ConcernStack defaultRealistic substitutes
RDF triplestore / SPARQL engineQLever – read-only-after-load, fast bulk-load, fits blue/green rebuildOxigraph, GraphDB, Jena Fuseki
Search engineTypesense – used by the search pipelineElasticsearch, OpenSearch (each behind their own adapter at the search pipeline’s engine boundary)
Reverse proxynginx – default for proxy-level blue/greenHAProxy (runtime API for zero-reload switching), Caddy (admin-API hot reload), Envoy
Web / API runtimeFastify – one runtime for both API styles: REST via @fastify/swagger for the OpenAPI surface (used by the Dataset Register API today), GraphQL via Mercurius (proposed @lde/graphql-server)REST: any OpenAPI-capable framework. GraphQL: Apollo Server, Yoga, any GraphQL.js-based runtime

Substrates

Three distinct bodies of source data (substrates) underlie the Stack. Each pipeline rides on exactly one. They differ in source, scale, cadence, and consumers; the layer pages refer back to them by letter.
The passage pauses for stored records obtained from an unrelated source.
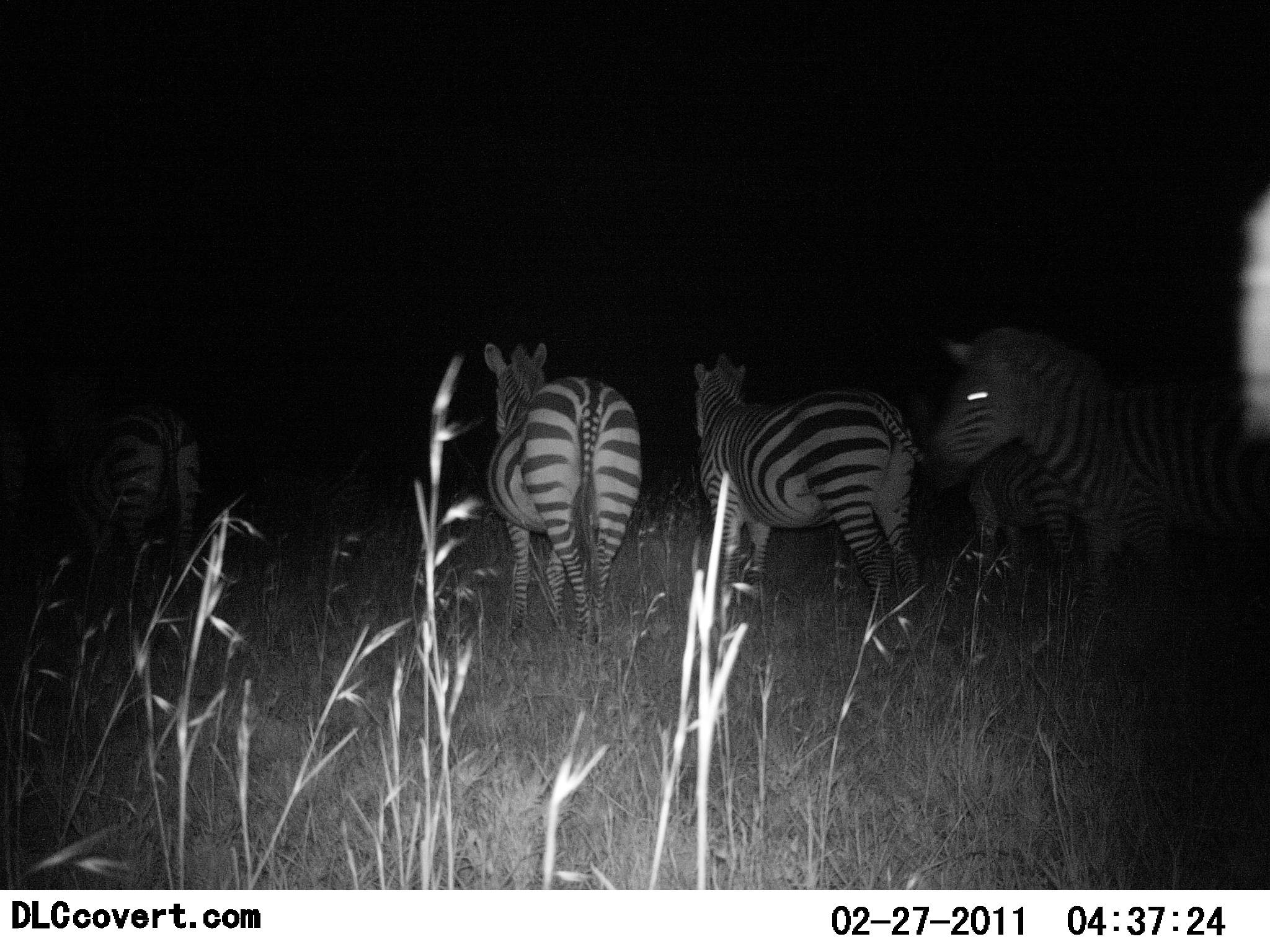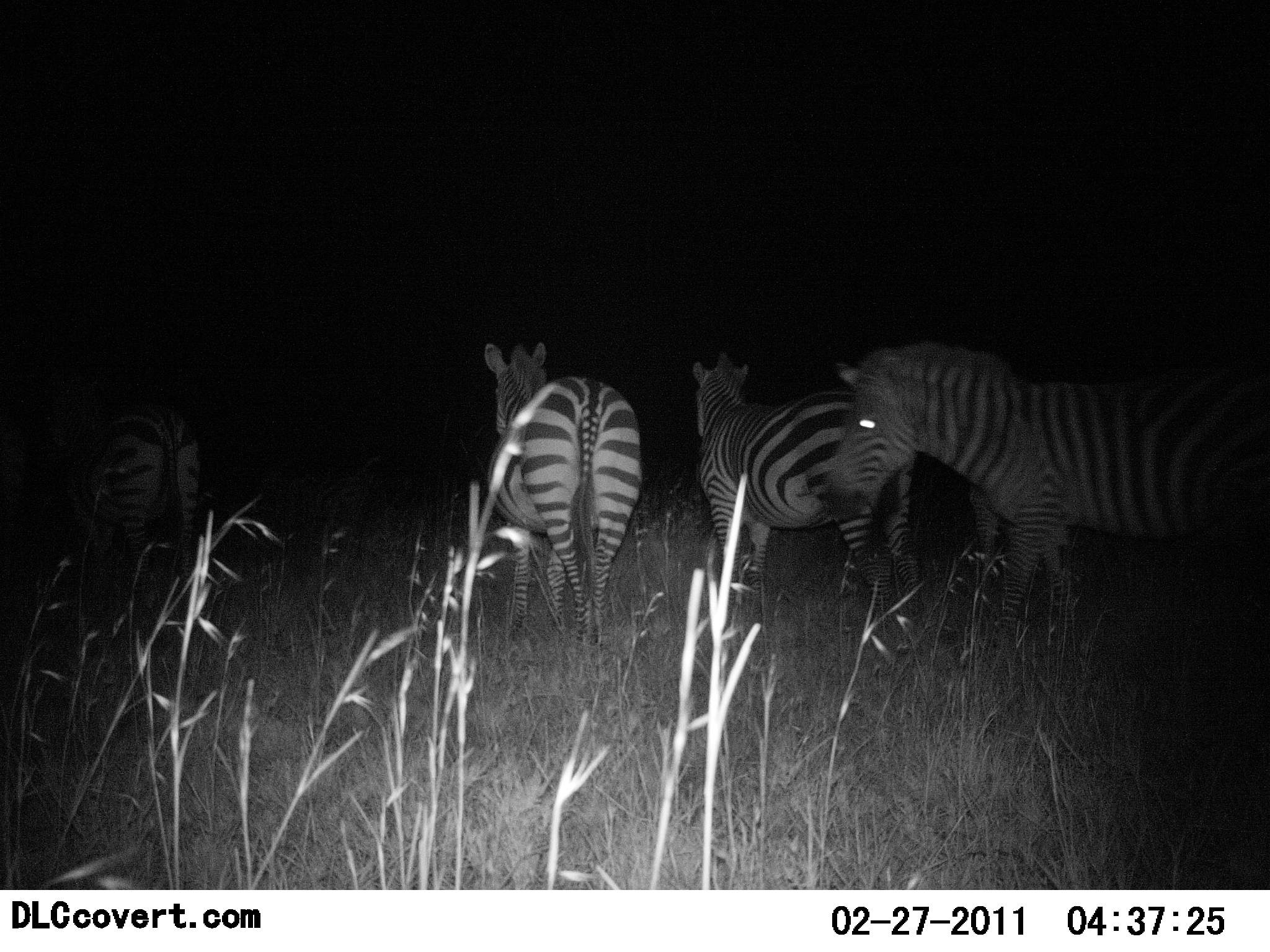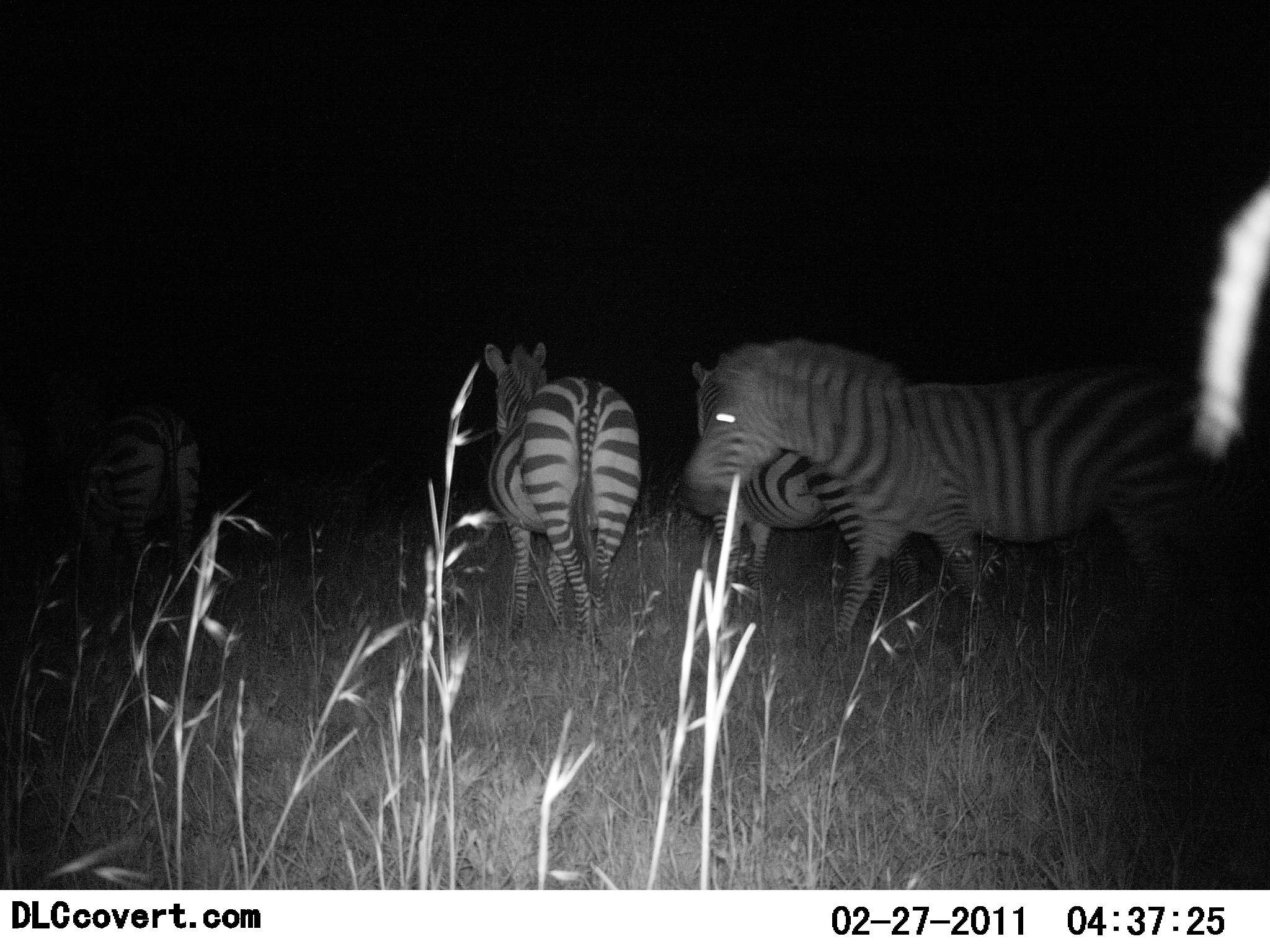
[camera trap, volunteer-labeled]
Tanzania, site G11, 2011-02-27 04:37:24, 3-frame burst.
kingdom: Animalia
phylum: Chordata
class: Mammalia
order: Perissodactyla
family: Equidae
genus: Equus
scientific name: Equus quagga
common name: plains zebra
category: zebra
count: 4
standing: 86%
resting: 0%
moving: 57%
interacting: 0%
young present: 0%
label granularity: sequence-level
SubstrateWhat’s crawledSource(s)Scale / cadenceFeeds
A. Dataset descriptionsDCAT-AP metadata about datasets (titles, publishers, distributions, licenses, subjects)Publishers’ DCAT-AP descriptions, harvested by the NDE DatasetregisterSmall, metadata-only. Refresh frequently (daily)Enumeration for B: which datasets exist and where their distributions live. Catalog Search Pipeline over the descriptions themselves (the Dataset Register browser), enriched with DKG facets
B. Metadata recordsMetadata records inside each distribution (instances of CreativeWork, Person, Place, …)Per-dataset SPARQL endpoint or RDF dumpLarge, per-dataset. Refresh per source on last modified dateObject Search Pipeline (records inside distributions); Dataset Knowledge Graph; Term Backlink Graph (data-model-agnostic vocab walk)
C. TermsTerms and the relations between them, across terminology sourcesTerminology sources, aggregated by the NDE Network of TermsMedium, vocabulary-scoped. Refresh on vocab updatesThe report’s “Knowledge Graph voor Termen” (function 5)
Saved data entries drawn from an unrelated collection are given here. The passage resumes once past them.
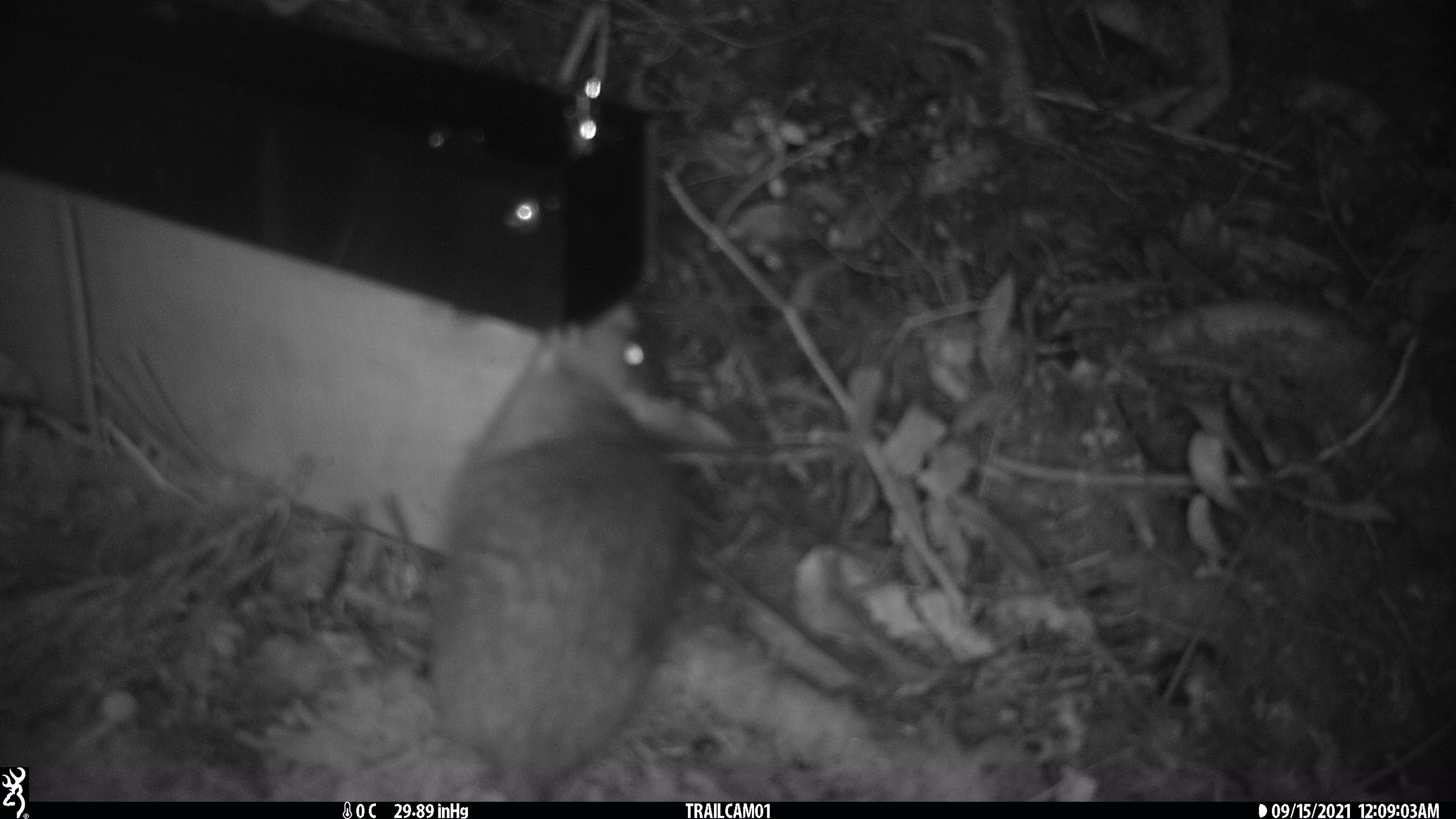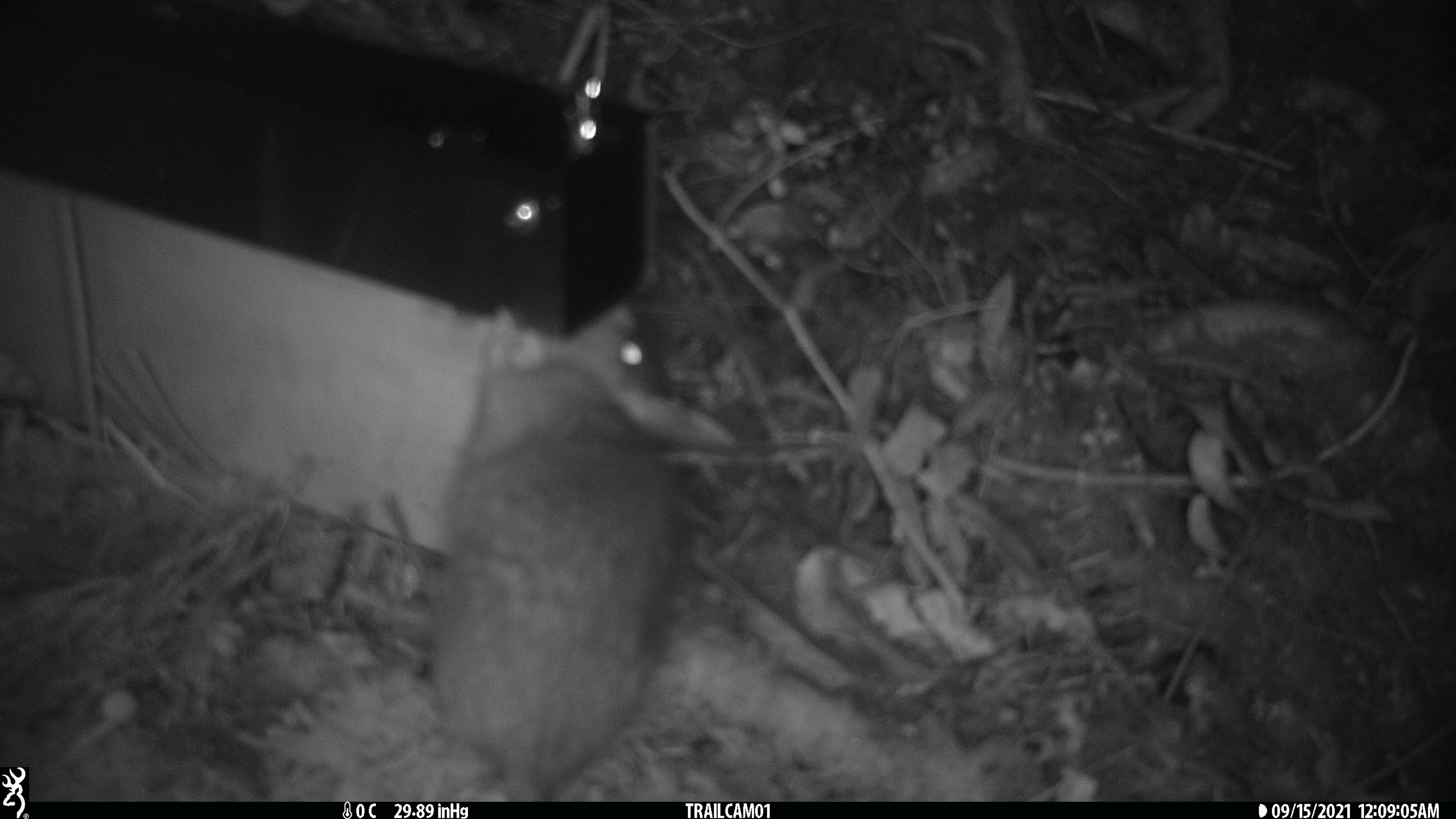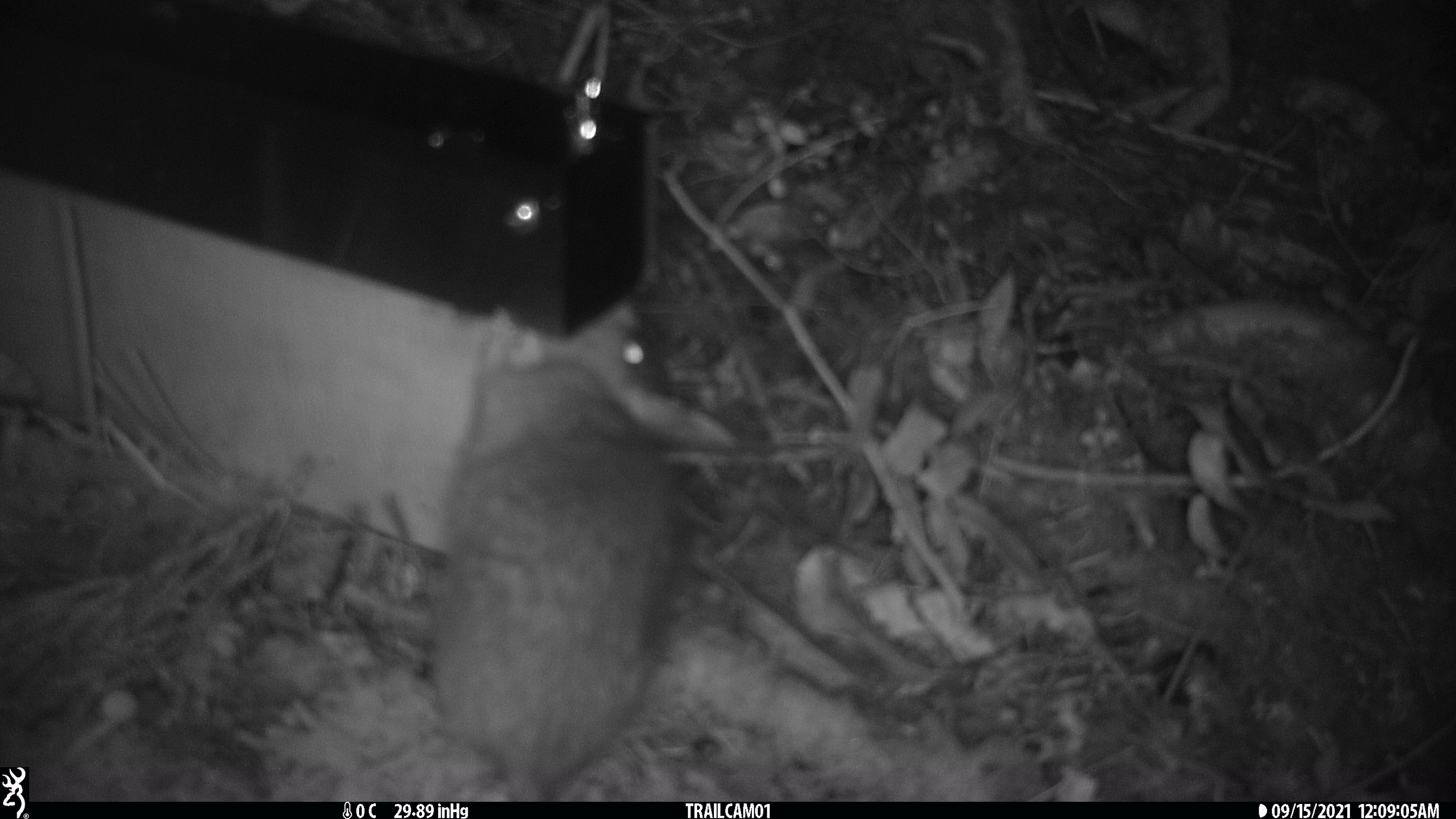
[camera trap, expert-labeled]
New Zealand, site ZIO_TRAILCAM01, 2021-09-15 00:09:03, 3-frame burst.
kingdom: Animalia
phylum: Chordata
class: Mammalia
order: Rodentia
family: Muridae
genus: Rattus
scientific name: Rattus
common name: rat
Observations that fall out of this separation:

  • A enumerates B, not C. B’s pipelines read the Register to learn which datasets exist and where their distributions live. C is enumerated separately, from the Network of Terms catalogue of terminology sources. Part of that catalogue may migrate into the Register over time, but external sources like GeoNames, AAT and Wikidata stay outside it, so C keeps its own enumeration.
  • Object search over B is the norm; only the register indexes A. A Service Platform’s Search Pipeline reads the register (substrate A) only to enumerate which datasets to crawl; the records it ingests are the objects inside their distributions (substrate B) – each CreativeWork, Person, or Place. The dataset descriptions themselves never enter that index. The one exception is the Dataset Register’s own browser: being the catalog, it indexes substrate A directly – the dataset descriptions are its records – enriched with DKG facets. Same pipeline and stages either way; only the substrate and record grain differ.
  • B carries multiple projections. The same crawl feeds three structurally different sinks: an AP-aware search-document projection (Search Pipeline), a VoID (Vocabulary of Interlinked Datasets) statistical summary (Dataset Knowledge Graph), and a data-model-agnostic term-backlink projection (Term Backlink Graph). All three are enumerated from A but compute over B’s contents: what differs is the projection, not the substrate.
  • Change cadences differ. B changes most often: records are added, updated, and removed at source as collections grow. A changes less often: dataset metadata is updated more rarely than the records it describes. C is most stable: vocabularies move slowly. Stack components inherit the change cadence of the substrate they ride on.